The iconic pop punk trio Green Day have been in a bit of a rut musically the past few years. Their 2004 smash hit comeback American Idiot left fans and critic as to what could possibly be their next step. Their follow-up, 2009’s 21st Century Breakdown, treaded much of the same ground. It was a decent listen, but it felt more forced, and was more expected than American Idiot. The trilogy of albums they released in 2012, Uno, Dos, and Tre were not only received with mixed opinion, from fans and critics alike, but they also didn’t sell well. This was probably due to the sheer amount of music that was dropped at one time (there’s probably one great album’s worth of material in the trilogy, it’s just too much), and the supporting tour’s cancellation due to Billie Joe Armstrong’s admission to rehab for substance abuse.

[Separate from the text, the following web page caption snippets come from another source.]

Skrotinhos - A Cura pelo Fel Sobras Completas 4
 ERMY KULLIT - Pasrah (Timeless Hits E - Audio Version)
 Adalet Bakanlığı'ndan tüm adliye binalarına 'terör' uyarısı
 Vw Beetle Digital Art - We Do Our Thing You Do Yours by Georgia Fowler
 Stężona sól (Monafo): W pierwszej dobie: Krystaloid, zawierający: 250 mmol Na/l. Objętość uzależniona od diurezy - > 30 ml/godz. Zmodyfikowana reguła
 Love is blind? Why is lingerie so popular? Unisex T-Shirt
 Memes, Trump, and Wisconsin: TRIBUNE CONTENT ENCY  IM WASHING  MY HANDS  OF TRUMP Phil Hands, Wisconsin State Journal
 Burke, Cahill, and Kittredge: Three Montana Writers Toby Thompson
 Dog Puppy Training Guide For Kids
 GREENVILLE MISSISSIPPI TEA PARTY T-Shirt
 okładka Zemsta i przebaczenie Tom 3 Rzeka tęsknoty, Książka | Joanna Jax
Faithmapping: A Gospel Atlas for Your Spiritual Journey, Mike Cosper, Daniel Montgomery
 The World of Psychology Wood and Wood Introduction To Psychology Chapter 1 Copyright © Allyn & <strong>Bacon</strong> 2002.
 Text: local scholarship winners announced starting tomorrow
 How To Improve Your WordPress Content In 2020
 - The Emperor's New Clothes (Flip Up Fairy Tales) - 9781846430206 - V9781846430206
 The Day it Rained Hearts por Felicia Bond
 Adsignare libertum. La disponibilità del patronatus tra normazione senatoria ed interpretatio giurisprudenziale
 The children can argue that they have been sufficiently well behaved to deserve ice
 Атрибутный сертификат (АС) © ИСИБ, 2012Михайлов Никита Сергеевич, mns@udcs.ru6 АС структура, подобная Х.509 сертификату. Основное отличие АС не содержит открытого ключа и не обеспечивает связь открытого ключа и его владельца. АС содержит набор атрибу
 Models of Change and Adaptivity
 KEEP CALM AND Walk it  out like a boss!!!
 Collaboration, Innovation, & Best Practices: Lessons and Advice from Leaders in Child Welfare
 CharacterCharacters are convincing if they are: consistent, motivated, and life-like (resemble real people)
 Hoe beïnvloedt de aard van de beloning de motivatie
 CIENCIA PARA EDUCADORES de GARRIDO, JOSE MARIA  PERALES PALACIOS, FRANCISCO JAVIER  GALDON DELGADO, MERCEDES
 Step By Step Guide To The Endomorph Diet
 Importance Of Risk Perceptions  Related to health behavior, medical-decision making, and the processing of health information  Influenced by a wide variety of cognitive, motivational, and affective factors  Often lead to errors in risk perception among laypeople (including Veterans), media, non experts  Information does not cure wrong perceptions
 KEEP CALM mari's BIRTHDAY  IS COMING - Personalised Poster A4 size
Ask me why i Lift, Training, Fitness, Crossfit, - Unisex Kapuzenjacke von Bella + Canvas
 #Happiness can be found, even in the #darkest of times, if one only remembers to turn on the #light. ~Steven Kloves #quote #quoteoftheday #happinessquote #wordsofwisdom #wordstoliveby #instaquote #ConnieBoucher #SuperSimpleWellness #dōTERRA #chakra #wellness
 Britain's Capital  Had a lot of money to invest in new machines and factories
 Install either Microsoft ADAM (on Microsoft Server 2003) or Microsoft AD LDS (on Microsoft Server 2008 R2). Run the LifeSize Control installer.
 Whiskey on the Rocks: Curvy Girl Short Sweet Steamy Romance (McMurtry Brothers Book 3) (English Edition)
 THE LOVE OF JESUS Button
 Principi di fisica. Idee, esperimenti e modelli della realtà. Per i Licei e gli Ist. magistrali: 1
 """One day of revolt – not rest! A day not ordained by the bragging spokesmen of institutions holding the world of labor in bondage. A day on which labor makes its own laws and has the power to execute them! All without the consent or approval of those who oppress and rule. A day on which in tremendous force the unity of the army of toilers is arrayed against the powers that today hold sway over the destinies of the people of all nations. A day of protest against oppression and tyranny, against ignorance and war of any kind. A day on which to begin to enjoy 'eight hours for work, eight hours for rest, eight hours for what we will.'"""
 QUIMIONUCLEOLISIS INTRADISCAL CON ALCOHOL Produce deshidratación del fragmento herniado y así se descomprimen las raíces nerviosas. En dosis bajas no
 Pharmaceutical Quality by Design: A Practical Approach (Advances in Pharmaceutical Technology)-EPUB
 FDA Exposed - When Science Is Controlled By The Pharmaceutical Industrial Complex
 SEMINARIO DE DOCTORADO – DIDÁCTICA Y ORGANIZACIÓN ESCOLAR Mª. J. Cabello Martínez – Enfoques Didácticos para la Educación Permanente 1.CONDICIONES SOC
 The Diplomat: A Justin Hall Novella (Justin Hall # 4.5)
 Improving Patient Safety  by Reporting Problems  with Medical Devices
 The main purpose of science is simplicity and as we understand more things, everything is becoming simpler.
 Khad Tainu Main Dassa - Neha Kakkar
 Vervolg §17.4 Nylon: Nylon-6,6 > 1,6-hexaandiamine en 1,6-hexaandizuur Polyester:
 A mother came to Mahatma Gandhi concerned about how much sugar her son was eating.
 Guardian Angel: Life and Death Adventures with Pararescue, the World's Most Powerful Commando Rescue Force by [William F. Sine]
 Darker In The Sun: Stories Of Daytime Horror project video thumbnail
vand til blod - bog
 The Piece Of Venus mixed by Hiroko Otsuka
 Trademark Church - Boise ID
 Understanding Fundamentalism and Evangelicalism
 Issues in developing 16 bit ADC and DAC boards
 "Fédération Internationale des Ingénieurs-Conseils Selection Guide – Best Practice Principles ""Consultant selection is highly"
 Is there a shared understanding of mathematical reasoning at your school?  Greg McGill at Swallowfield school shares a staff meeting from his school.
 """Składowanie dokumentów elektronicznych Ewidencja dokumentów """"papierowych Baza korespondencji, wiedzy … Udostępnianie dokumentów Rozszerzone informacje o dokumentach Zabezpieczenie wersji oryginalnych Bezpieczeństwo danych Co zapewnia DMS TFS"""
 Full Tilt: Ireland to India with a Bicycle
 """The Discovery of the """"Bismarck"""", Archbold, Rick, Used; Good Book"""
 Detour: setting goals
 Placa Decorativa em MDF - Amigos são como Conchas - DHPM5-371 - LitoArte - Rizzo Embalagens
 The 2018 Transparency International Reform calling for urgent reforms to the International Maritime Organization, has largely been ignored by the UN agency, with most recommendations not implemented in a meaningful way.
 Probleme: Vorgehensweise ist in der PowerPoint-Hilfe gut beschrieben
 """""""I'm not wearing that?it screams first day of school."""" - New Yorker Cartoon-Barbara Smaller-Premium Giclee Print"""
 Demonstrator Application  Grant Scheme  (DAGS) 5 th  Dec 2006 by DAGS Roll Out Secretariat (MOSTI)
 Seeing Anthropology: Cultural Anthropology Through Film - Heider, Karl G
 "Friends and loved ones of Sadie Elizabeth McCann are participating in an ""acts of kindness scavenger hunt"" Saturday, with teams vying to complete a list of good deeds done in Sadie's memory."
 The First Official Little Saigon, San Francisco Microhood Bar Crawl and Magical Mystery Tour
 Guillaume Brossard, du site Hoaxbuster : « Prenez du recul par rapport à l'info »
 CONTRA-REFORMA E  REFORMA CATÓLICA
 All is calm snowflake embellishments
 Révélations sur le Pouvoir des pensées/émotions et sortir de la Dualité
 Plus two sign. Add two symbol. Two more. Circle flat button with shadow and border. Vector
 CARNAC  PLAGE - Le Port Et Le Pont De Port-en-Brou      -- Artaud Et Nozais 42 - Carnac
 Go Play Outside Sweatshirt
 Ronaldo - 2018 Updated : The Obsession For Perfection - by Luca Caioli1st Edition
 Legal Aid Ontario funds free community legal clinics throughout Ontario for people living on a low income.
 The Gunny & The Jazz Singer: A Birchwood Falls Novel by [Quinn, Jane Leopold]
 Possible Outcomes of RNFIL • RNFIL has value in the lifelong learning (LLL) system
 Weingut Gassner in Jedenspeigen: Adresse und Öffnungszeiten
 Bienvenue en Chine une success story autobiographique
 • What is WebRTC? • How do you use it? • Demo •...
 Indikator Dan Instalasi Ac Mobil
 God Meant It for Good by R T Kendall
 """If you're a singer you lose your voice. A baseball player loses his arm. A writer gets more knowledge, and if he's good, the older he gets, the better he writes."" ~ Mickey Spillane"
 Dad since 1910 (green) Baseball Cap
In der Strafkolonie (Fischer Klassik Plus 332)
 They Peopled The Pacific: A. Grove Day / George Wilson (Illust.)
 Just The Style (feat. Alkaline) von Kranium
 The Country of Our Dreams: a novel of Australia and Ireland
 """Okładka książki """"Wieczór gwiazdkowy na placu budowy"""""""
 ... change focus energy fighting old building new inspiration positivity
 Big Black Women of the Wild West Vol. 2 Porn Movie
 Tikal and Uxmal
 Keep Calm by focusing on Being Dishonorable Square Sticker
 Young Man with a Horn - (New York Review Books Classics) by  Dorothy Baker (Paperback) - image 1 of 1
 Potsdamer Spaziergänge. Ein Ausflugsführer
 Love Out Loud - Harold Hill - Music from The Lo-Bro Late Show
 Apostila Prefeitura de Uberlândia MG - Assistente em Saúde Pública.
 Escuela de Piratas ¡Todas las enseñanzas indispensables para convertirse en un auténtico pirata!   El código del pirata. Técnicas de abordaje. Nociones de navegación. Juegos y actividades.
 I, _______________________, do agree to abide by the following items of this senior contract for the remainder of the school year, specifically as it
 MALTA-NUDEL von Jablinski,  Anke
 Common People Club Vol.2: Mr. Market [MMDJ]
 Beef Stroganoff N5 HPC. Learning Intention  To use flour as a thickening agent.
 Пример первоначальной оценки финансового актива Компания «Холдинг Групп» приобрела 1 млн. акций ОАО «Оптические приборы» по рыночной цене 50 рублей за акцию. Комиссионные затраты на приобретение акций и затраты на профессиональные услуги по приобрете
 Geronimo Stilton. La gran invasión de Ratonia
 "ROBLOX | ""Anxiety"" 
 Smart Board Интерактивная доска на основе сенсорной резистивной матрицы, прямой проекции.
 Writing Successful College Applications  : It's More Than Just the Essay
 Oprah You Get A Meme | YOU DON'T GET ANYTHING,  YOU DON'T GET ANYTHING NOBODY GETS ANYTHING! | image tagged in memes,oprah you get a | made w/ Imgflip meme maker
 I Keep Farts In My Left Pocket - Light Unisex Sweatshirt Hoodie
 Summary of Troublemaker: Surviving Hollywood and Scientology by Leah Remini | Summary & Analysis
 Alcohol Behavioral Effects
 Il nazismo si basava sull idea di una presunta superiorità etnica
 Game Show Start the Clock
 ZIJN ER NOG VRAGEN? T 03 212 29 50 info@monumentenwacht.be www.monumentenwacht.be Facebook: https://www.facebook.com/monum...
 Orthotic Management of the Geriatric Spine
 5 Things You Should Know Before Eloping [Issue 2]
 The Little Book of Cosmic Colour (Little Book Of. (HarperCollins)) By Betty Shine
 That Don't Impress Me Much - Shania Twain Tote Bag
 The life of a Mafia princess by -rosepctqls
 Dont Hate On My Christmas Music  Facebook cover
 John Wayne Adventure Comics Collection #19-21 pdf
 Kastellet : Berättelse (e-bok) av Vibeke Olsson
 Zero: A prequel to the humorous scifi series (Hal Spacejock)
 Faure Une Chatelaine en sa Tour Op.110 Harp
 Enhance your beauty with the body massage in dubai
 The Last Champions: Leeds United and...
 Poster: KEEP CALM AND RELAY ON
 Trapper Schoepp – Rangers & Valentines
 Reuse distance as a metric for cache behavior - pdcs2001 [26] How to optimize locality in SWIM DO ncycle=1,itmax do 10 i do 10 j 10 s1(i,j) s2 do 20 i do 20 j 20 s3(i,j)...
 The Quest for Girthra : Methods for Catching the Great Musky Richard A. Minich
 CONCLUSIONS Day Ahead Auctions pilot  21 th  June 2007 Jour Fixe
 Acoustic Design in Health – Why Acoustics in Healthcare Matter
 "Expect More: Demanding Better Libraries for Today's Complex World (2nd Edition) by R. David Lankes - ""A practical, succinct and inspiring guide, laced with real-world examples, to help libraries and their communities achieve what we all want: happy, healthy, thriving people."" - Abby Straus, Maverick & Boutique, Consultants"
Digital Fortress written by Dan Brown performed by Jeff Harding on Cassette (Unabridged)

Now that it’s been several years, it looks like the band has made it through their troubled times (a song title on this new record). Yes, Revolution Radio is another political album, though this year who can really blame them. The difference between this one, and the band’s past few records, is that it feels sincere. Whereas 21st Century Breakdown was a bit overwrought, and the trilogy felt forced and hollow, Revolution Radio actually provides the sense that the band is doing just what they want, how they want to. It results in easily their best record since American Idiot over a decade ago.
Revolution Radio abandons the sounds of grandiose scope of rock operas, and candy-coated pop in favor of a more straightforward rock record. It’s pretty often loud, fast, and catchy, with a rough mixing that more often works than it hinders. Songs like “Bang Bang” which is from the perspective of a mass shooter, and the title track are engaging, virulent punk tracks, reminiscent of their classic ‘90s material. The band hasn’t lost its penchant for ballads either, with the opener “Somewhere Now” sounding like it could have been off of American Idiot, while the heartfelt “Still Breathing” treads new territory. Other tracks range from playfully catchy, like “Bouncing off the Walls,” and “Youngblood,” to angrily dark like “Say Goodbye”. Sure, a lot of the lyrics can be pretty cheesy, but the music sounds good. It has an engaging sincerity too it. The album ultimately feels like a cohesive greatest hits of sounds from throughout their career, while simultaneously treading a little new ground, and providing a relevant examination of modern violence.
Green Day has become the band it’s fun to hate, but I don’t think it’s really warranted. The band has an impressive ability to bounce back, recoup losses, and reestablish themselves. I don’t expect Revolutionary Radio to match their previous heights, but managing to create good, enjoyable, and relevant music this deep into a prolific career is an accomplishment all its own.